La cohérence profonde de l’œuvre récente d’Olga Luna s’affirme dans une mise en rapport subtile des masques et regards, murs et visages. Nous sommes en permanence au « Seuil du vide », (pour reprendre le titre du roman de Kurt Steiner/André Ruellan), dans l’acte de création qui ne peut exister que par la claire conscience du néant. Le projet international d’action artistique en faveur de l’intégration sociale, Le Mur – Art en Action, d’Olga Luna ne s’apparente pas à une simple animation, mais s’énonce pratiquement comme une démarche consubstantielle à l’œuvre. Après Lima (Pérou, 2002), cette création originale a pris la forme d’un projet pédagogique à l’Espace Tisot (La Seyne-sur-Mer) entre février et juin 2005. Les intervenants ? Des enfants des ateliers, des comédiens de la compagnie Attention Fragile (alors en résidence), des animateurs du Service Jeunesse, le personnel du centre, des jeunes en stage d’écriture rap avec le groupe l’Infanterie, des amis fidèles de la structure : Louis, Nazim, Eddy, Leila, Séréna, Gisèle, réunis et motivés par Mireille Odin, directrice du lieu et coordinatrice du projet. Diversité donc, des parcours, des âges, des visages. Ces visages qui doivent être recouverts, sous la férule d’Olga Luna et avec l’aide d’Hichem, Joyce, Stella, Pauline, Sarah, d’un masque de plâtre. Un masque de beauté, de théâtre, funéraire. Un linceul éphémère pour des gisants provisoires. Une expérience plastique, charnelle, suscitant échanges et confidences. Un révélateur. La deuxième étape fera l’objet d’un stage pour enfants et adultes, autour du travail de la terre, toujours sous sa direction, assistée d’Hichem Benamara, et bien-sûr Jessica Bédouet. Les visages d’argile seront réalisés à partir du moule en plâtre, et insérés dans des boîtes comme autant d’alvéoles permettant au mur de prendre forme et sens.
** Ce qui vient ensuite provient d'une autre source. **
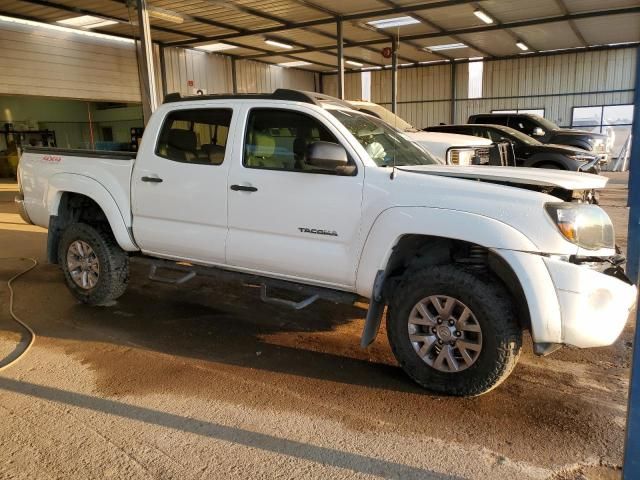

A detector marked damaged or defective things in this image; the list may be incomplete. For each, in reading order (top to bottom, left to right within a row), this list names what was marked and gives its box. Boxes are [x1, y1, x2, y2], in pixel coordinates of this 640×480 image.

damaged hood [398, 165, 608, 191]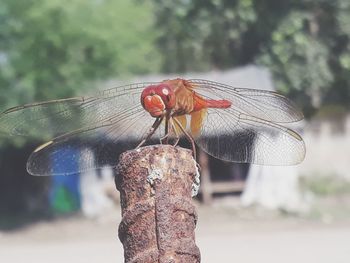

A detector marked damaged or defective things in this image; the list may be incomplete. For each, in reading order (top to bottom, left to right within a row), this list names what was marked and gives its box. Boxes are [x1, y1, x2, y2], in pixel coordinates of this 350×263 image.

rusty post [116, 145, 201, 262]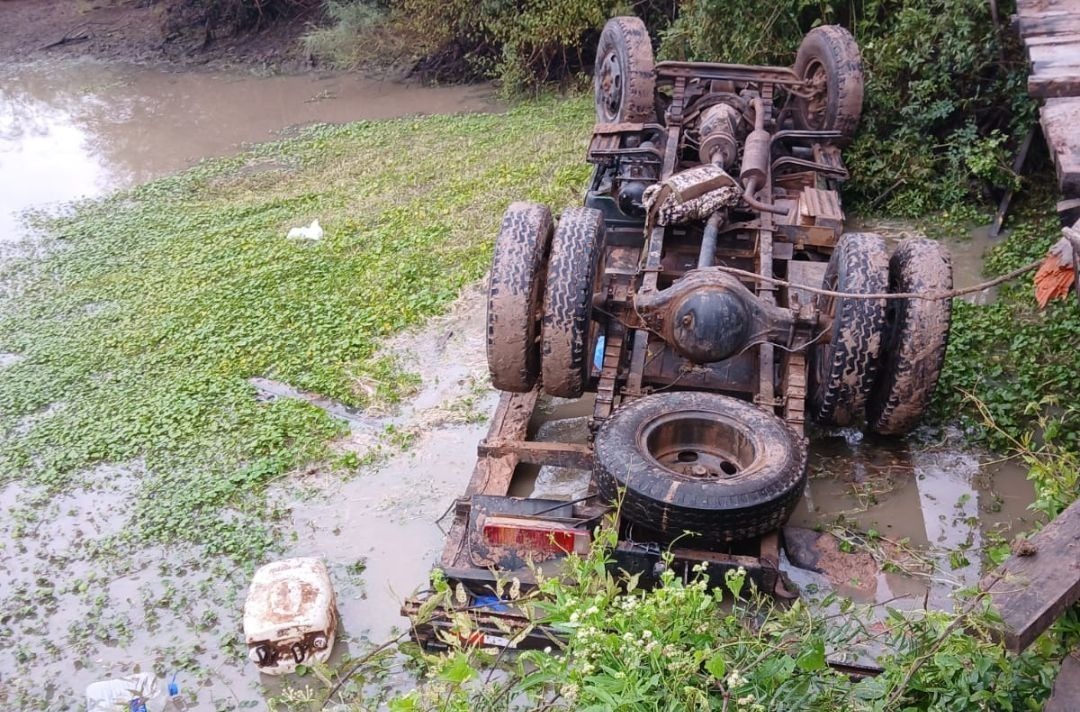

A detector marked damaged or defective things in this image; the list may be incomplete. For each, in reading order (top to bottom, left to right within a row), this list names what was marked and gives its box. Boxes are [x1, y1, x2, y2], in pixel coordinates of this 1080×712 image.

overturned truck [406, 15, 954, 648]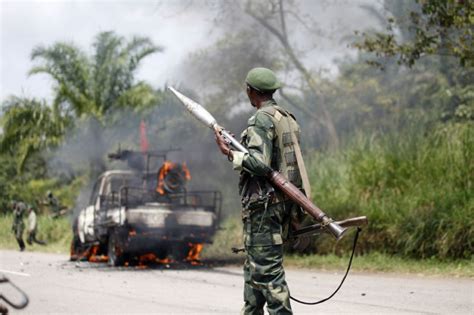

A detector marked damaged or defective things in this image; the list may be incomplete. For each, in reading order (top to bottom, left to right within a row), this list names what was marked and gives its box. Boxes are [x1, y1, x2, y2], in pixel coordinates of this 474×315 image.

destroyed military vehicle [70, 151, 222, 266]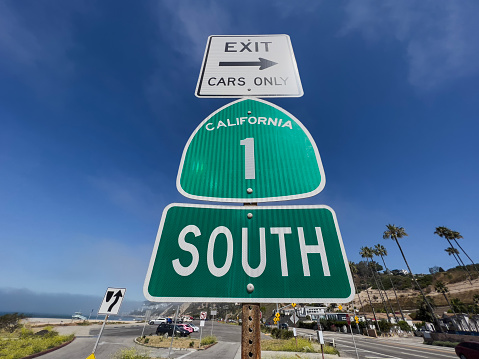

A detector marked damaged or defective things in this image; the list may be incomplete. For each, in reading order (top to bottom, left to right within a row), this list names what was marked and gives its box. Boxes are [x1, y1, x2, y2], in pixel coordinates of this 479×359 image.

rusty pole base [242, 304, 260, 359]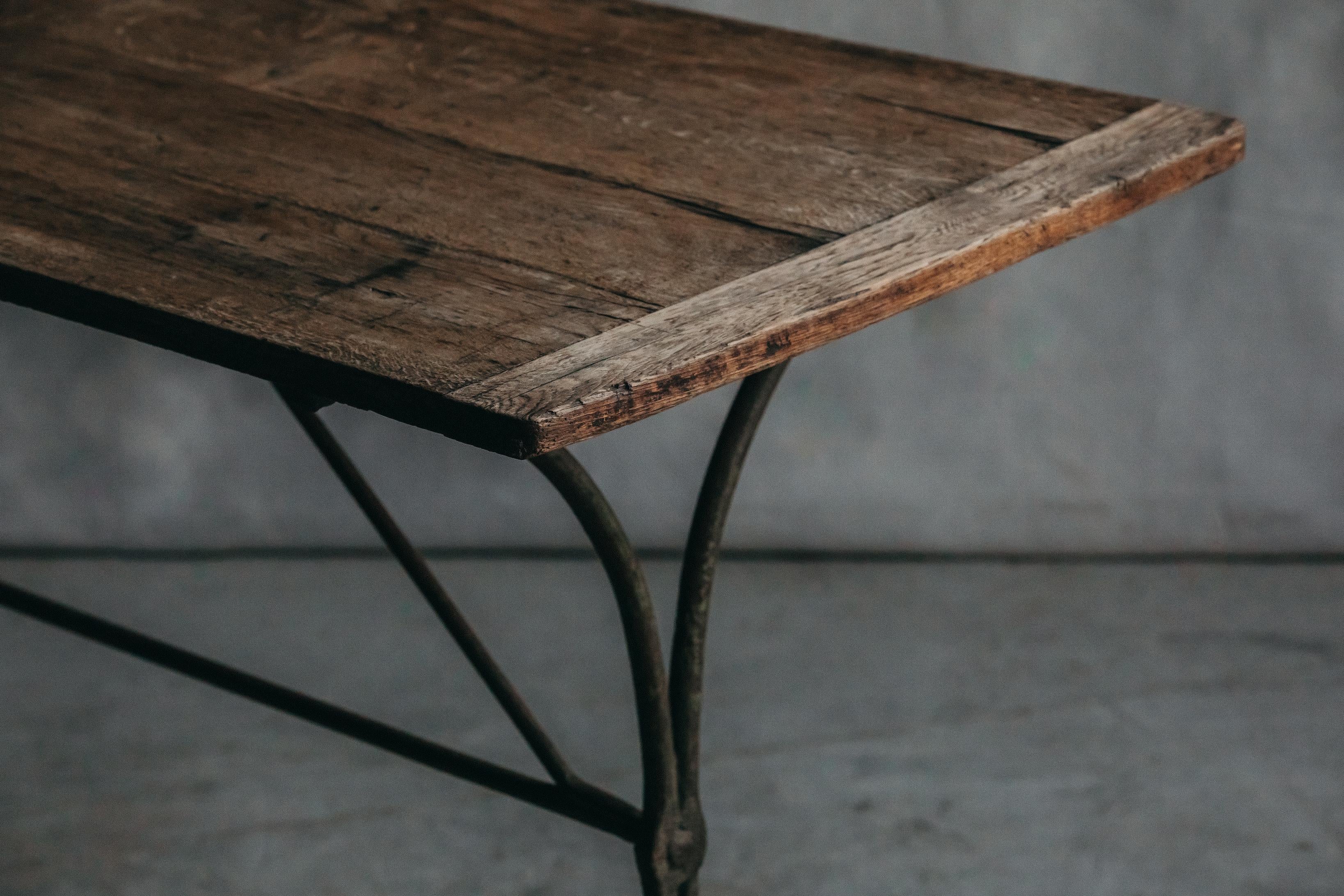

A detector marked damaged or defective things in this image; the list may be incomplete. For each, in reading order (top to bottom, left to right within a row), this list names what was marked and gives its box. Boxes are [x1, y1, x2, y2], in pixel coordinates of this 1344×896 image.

rusty iron frame [0, 359, 788, 893]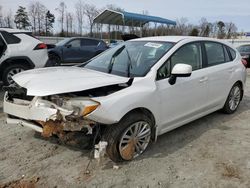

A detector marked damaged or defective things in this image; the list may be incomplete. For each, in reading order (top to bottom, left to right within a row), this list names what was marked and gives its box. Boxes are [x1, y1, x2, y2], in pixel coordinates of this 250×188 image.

crumpled hood [12, 66, 129, 96]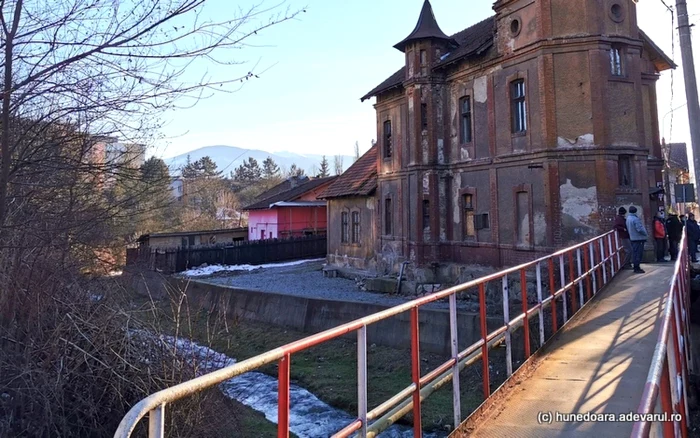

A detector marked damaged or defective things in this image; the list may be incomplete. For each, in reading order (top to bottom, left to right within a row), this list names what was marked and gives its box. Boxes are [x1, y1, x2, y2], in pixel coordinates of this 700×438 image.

building facade with peeling plaster [334, 0, 672, 278]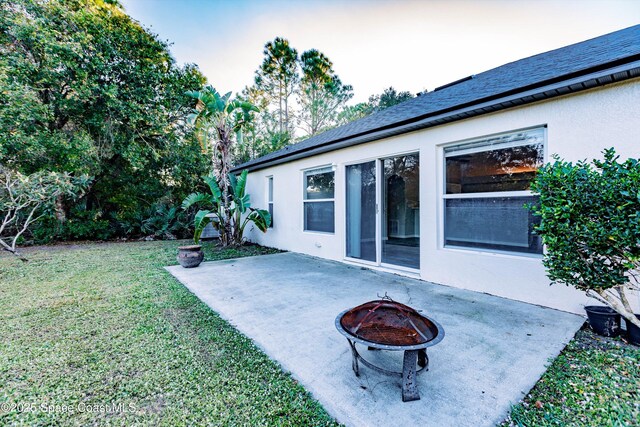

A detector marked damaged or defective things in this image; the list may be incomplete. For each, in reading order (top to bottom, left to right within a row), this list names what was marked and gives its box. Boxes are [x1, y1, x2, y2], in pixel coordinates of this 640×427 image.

rusty metal fire pit [336, 298, 444, 402]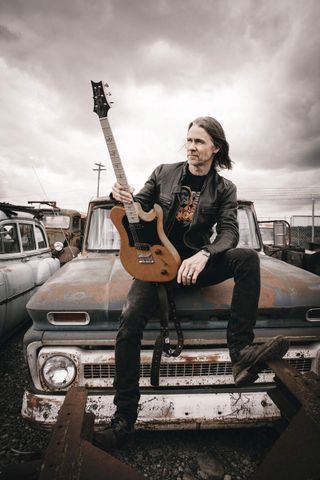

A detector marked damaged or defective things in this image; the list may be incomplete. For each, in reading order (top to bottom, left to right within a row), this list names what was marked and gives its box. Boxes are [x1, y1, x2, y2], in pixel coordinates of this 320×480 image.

wrecked car [0, 204, 60, 344]
rusty pickup truck [21, 197, 320, 430]
wrecked car [22, 197, 320, 430]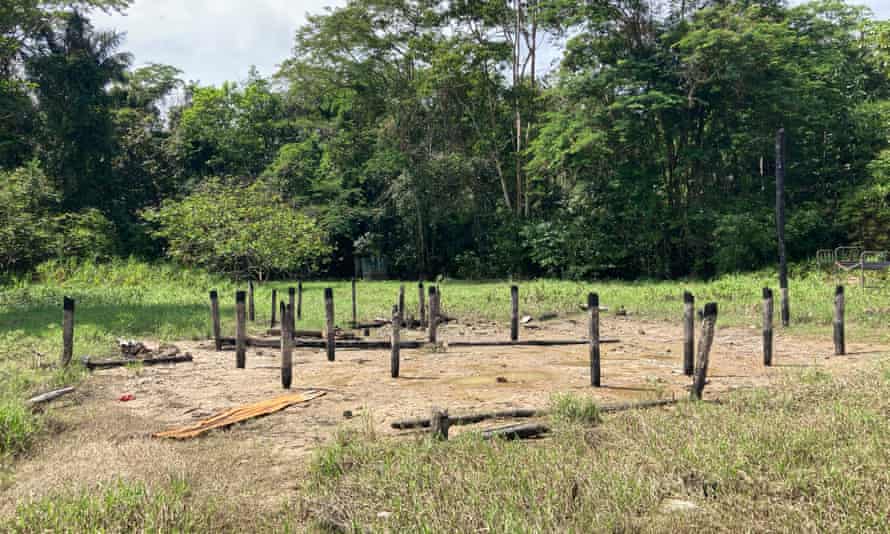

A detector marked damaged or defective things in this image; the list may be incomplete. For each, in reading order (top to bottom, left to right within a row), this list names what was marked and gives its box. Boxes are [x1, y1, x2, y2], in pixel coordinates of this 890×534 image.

charred wooden post [772, 128, 788, 328]
charred wooden post [692, 304, 720, 400]
charred wooden post [828, 286, 844, 358]
charred wooden post [428, 408, 448, 442]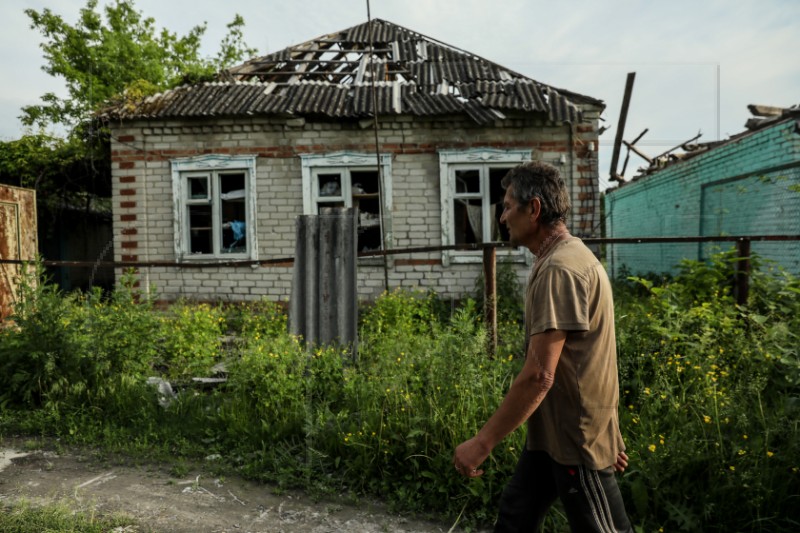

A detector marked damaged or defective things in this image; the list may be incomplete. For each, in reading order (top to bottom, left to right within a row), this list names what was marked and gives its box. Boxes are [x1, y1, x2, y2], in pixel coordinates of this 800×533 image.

broken roof sheet [101, 17, 600, 127]
window with broken glass [171, 154, 256, 260]
window with broken glass [300, 153, 390, 256]
damaged house [100, 19, 600, 304]
window with broken glass [438, 148, 532, 264]
damaged house [608, 105, 800, 278]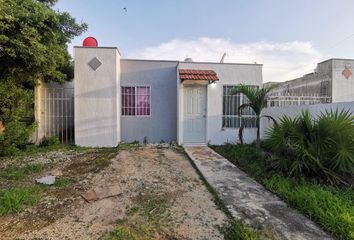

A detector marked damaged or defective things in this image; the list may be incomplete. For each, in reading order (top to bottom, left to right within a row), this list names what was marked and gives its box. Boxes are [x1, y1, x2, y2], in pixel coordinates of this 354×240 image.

cracked concrete path [184, 146, 334, 240]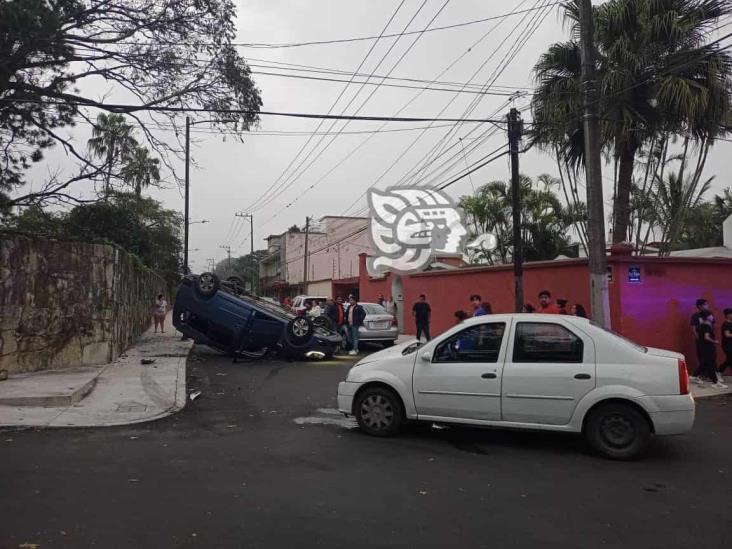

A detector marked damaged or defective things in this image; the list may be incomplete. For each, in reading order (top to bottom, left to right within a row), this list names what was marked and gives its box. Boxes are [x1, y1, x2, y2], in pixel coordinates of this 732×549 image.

overturned blue vehicle [174, 272, 344, 358]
« L’homme est aveugle, sourd, fragile comme un mur qu’habite et que ronge un insecte » (Baudelaire).

« Le visage humain est sûrement à clé comme tout le reste, mais cette clé à jamais se forgeant, se maintient incandescente, plus que tout autre hors de notre portée » (André Breton).

Le mur de visages en terre d’Olga Luna sculpte et tisse au vif cette angoisse et cette quête interminable de vérité. Ici la mesure n’est pas à l’aune du désespoir, elle s’avoue dans l’entrelacs de la passion et du rêve.